### Aim of the task:
The listing beneath should be written out in full, exactly as shown.

┏━━

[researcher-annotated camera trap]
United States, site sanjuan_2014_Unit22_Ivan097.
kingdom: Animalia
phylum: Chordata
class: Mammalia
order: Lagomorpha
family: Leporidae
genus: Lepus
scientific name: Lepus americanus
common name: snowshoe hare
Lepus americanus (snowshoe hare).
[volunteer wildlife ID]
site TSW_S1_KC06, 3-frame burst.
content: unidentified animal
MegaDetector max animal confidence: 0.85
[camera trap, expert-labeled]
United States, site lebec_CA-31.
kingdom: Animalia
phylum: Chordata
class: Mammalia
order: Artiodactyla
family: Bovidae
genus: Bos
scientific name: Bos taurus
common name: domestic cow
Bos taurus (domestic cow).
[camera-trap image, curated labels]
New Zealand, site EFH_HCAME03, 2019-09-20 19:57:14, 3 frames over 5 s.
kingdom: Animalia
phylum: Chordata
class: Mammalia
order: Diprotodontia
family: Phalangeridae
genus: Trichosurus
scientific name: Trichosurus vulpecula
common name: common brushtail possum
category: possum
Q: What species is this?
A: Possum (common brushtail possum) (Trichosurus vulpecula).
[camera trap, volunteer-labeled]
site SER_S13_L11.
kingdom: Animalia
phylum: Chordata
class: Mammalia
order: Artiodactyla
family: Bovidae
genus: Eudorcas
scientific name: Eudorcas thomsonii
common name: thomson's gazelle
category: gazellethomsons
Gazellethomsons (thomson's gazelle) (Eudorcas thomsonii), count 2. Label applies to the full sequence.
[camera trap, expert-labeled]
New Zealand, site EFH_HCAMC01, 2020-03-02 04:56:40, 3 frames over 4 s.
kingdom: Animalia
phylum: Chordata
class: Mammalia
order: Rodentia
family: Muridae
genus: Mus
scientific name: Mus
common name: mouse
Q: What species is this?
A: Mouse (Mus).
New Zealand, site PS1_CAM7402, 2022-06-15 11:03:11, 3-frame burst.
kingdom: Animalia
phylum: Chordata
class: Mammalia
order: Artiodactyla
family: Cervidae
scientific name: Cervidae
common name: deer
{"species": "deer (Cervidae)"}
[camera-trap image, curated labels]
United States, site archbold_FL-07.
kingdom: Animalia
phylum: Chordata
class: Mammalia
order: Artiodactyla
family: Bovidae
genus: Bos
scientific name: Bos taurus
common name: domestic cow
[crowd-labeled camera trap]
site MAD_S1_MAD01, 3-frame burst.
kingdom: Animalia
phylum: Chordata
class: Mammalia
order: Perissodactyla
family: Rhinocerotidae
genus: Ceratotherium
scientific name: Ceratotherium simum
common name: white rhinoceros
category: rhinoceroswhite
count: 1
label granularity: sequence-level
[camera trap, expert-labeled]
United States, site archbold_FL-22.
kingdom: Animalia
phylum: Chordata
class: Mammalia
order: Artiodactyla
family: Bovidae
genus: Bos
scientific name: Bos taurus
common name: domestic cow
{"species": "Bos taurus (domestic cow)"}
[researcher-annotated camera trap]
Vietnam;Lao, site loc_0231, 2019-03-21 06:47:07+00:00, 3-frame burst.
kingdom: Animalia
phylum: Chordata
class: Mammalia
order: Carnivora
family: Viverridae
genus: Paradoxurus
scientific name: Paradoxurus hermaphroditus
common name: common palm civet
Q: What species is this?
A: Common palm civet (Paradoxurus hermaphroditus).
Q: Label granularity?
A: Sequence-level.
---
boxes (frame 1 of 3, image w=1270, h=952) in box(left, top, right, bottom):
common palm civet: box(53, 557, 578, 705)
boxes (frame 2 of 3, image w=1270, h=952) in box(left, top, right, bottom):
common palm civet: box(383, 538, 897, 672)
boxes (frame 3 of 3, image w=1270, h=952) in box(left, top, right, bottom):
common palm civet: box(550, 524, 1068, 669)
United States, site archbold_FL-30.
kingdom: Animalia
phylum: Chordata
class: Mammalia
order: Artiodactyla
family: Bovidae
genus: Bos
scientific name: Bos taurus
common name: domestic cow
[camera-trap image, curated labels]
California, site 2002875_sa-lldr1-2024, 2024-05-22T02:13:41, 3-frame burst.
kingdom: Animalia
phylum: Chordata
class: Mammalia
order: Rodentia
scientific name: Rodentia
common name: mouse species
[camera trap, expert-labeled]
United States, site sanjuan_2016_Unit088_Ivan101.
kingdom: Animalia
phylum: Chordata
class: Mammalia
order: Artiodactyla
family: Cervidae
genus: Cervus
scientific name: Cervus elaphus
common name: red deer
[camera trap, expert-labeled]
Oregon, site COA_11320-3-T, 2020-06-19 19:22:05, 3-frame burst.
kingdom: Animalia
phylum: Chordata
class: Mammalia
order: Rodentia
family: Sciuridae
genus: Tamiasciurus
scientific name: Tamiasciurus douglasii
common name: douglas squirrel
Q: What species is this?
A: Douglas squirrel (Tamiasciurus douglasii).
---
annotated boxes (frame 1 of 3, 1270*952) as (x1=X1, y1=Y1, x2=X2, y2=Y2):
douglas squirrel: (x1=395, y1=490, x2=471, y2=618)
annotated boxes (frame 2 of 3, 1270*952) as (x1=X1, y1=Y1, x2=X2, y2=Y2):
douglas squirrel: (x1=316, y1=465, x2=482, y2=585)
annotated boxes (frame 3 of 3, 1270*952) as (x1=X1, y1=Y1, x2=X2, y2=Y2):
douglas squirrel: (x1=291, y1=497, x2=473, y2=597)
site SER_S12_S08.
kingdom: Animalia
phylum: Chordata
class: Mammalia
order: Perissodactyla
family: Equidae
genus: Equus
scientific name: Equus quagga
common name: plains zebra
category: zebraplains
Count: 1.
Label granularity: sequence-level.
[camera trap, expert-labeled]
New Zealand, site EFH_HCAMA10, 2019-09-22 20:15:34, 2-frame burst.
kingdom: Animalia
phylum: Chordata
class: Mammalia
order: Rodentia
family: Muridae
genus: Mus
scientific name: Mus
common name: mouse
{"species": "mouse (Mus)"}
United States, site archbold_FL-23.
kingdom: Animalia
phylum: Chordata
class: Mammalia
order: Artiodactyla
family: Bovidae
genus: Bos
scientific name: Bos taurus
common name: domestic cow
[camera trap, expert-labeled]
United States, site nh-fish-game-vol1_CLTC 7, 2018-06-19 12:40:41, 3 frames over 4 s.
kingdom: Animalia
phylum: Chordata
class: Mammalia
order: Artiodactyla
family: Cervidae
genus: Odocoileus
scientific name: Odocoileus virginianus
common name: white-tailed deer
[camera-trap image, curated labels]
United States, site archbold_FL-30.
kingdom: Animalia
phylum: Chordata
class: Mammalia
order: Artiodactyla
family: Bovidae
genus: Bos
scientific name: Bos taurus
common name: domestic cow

┗━━

### Answer section:
[researcher-annotated camera trap]
United States, site sanjuan_2014_Unit22_Ivan097.
kingdom: Animalia
phylum: Chordata
class: Mammalia
order: Lagomorpha
family: Leporidae
genus: Lepus
scientific name: Lepus americanus
common name: snowshoe hare
Lepus americanus (snowshoe hare).
[volunteer wildlife ID]
site TSW_S1_KC06, 3-frame burst.
content: unidentified animal
MegaDetector max animal confidence: 0.85
[camera trap, expert-labeled]
United States, site lebec_CA-31.
kingdom: Animalia
phylum: Chordata
class: Mammalia
order: Artiodactyla
family: Bovidae
genus: Bos
scientific name: Bos taurus
common name: domestic cow
Bos taurus (domestic cow).
[camera-trap image, curated labels]
New Zealand, site EFH_HCAME03, 2019-09-20 19:57:14, 3 frames over 5 s.
kingdom: Animalia
phylum: Chordata
class: Mammalia
order: Diprotodontia
family: Phalangeridae
genus: Trichosurus
scientific name: Trichosurus vulpecula
common name: common brushtail possum
category: possum
Q: What species is this?
A: Possum (common brushtail possum) (Trichosurus vulpecula).
[camera trap, volunteer-labeled]
site SER_S13_L11.
kingdom: Animalia
phylum: Chordata
class: Mammalia
order: Artiodactyla
family: Bovidae
genus: Eudorcas
scientific name: Eudorcas thomsonii
common name: thomson's gazelle
category: gazellethomsons
Gazellethomsons (thomson's gazelle) (Eudorcas thomsonii), count 2. Label applies to the full sequence.
[camera trap, expert-labeled]
New Zealand, site EFH_HCAMC01, 2020-03-02 04:56:40, 3 frames over 4 s.
kingdom: Animalia
phylum: Chordata
class: Mammalia
order: Rodentia
family: Muridae
genus: Mus
scientific name: Mus
common name: mouse
Q: What species is this?
A: Mouse (Mus).
New Zealand, site PS1_CAM7402, 2022-06-15 11:03:11, 3-frame burst.
kingdom: Animalia
phylum: Chordata
class: Mammalia
order: Artiodactyla
family: Cervidae
scientific name: Cervidae
common name: deer
{"species": "deer (Cervidae)"}
[camera-trap image, curated labels]
United States, site archbold_FL-07.
kingdom: Animalia
phylum: Chordata
class: Mammalia
order: Artiodactyla
family: Bovidae
genus: Bos
scientific name: Bos taurus
common name: domestic cow
[crowd-labeled camera trap]
site MAD_S1_MAD01, 3-frame burst.
kingdom: Animalia
phylum: Chordata
class: Mammalia
order: Perissodactyla
family: Rhinocerotidae
genus: Ceratotherium
scientific name: Ceratotherium simum
common name: white rhinoceros
category: rhinoceroswhite
count: 1
label granularity: sequence-level
[camera trap, expert-labeled]
United States, site archbold_FL-22.
kingdom: Animalia
phylum: Chordata
class: Mammalia
order: Artiodactyla
family: Bovidae
genus: Bos
scientific name: Bos taurus
common name: domestic cow
{"species": "Bos taurus (domestic cow)"}
[researcher-annotated camera trap]
Vietnam;Lao, site loc_0231, 2019-03-21 06:47:07+00:00, 3-frame burst.
kingdom: Animalia
phylum: Chordata
class: Mammalia
order: Carnivora
family: Viverridae
genus: Paradoxurus
scientific name: Paradoxurus hermaphroditus
common name: common palm civet
Q: What species is this?
A: Common palm civet (Paradoxurus hermaphroditus).
Q: Label granularity?
A: Sequence-level.
---
boxes (frame 1 of 3, image w=1270, h=952) in box(left, top, right, bottom):
common palm civet: box(53, 557, 578, 705)
boxes (frame 2 of 3, image w=1270, h=952) in box(left, top, right, bottom):
common palm civet: box(383, 538, 897, 672)
boxes (frame 3 of 3, image w=1270, h=952) in box(left, top, right, bottom):
common palm civet: box(550, 524, 1068, 669)
United States, site archbold_FL-30.
kingdom: Animalia
phylum: Chordata
class: Mammalia
order: Artiodactyla
family: Bovidae
genus: Bos
scientific name: Bos taurus
common name: domestic cow
[camera-trap image, curated labels]
California, site 2002875_sa-lldr1-2024, 2024-05-22T02:13:41, 3-frame burst.
kingdom: Animalia
phylum: Chordata
class: Mammalia
order: Rodentia
scientific name: Rodentia
common name: mouse species
[camera trap, expert-labeled]
United States, site sanjuan_2016_Unit088_Ivan101.
kingdom: Animalia
phylum: Chordata
class: Mammalia
order: Artiodactyla
family: Cervidae
genus: Cervus
scientific name: Cervus elaphus
common name: red deer
[camera trap, expert-labeled]
Oregon, site COA_11320-3-T, 2020-06-19 19:22:05, 3-frame burst.
kingdom: Animalia
phylum: Chordata
class: Mammalia
order: Rodentia
family: Sciuridae
genus: Tamiasciurus
scientific name: Tamiasciurus douglasii
common name: douglas squirrel
Q: What species is this?
A: Douglas squirrel (Tamiasciurus douglasii).
---
annotated boxes (frame 1 of 3, 1270*952) as (x1=X1, y1=Y1, x2=X2, y2=Y2):
douglas squirrel: (x1=395, y1=490, x2=471, y2=618)
annotated boxes (frame 2 of 3, 1270*952) as (x1=X1, y1=Y1, x2=X2, y2=Y2):
douglas squirrel: (x1=316, y1=465, x2=482, y2=585)
annotated boxes (frame 3 of 3, 1270*952) as (x1=X1, y1=Y1, x2=X2, y2=Y2):
douglas squirrel: (x1=291, y1=497, x2=473, y2=597)
site SER_S12_S08.
kingdom: Animalia
phylum: Chordata
class: Mammalia
order: Perissodactyla
family: Equidae
genus: Equus
scientific name: Equus quagga
common name: plains zebra
category: zebraplains
Count: 1.
Label granularity: sequence-level.
[camera trap, expert-labeled]
New Zealand, site EFH_HCAMA10, 2019-09-22 20:15:34, 2-frame burst.
kingdom: Animalia
phylum: Chordata
class: Mammalia
order: Rodentia
family: Muridae
genus: Mus
scientific name: Mus
common name: mouse
{"species": "mouse (Mus)"}
United States, site archbold_FL-23.
kingdom: Animalia
phylum: Chordata
class: Mammalia
order: Artiodactyla
family: Bovidae
genus: Bos
scientific name: Bos taurus
common name: domestic cow
[camera trap, expert-labeled]
United States, site nh-fish-game-vol1_CLTC 7, 2018-06-19 12:40:41, 3 frames over 4 s.
kingdom: Animalia
phylum: Chordata
class: Mammalia
order: Artiodactyla
family: Cervidae
genus: Odocoileus
scientific name: Odocoileus virginianus
common name: white-tailed deer
[camera-trap image, curated labels]
United States, site archbold_FL-30.
kingdom: Animalia
phylum: Chordata
class: Mammalia
order: Artiodactyla
family: Bovidae
genus: Bos
scientific name: Bos taurus
common name: domestic cow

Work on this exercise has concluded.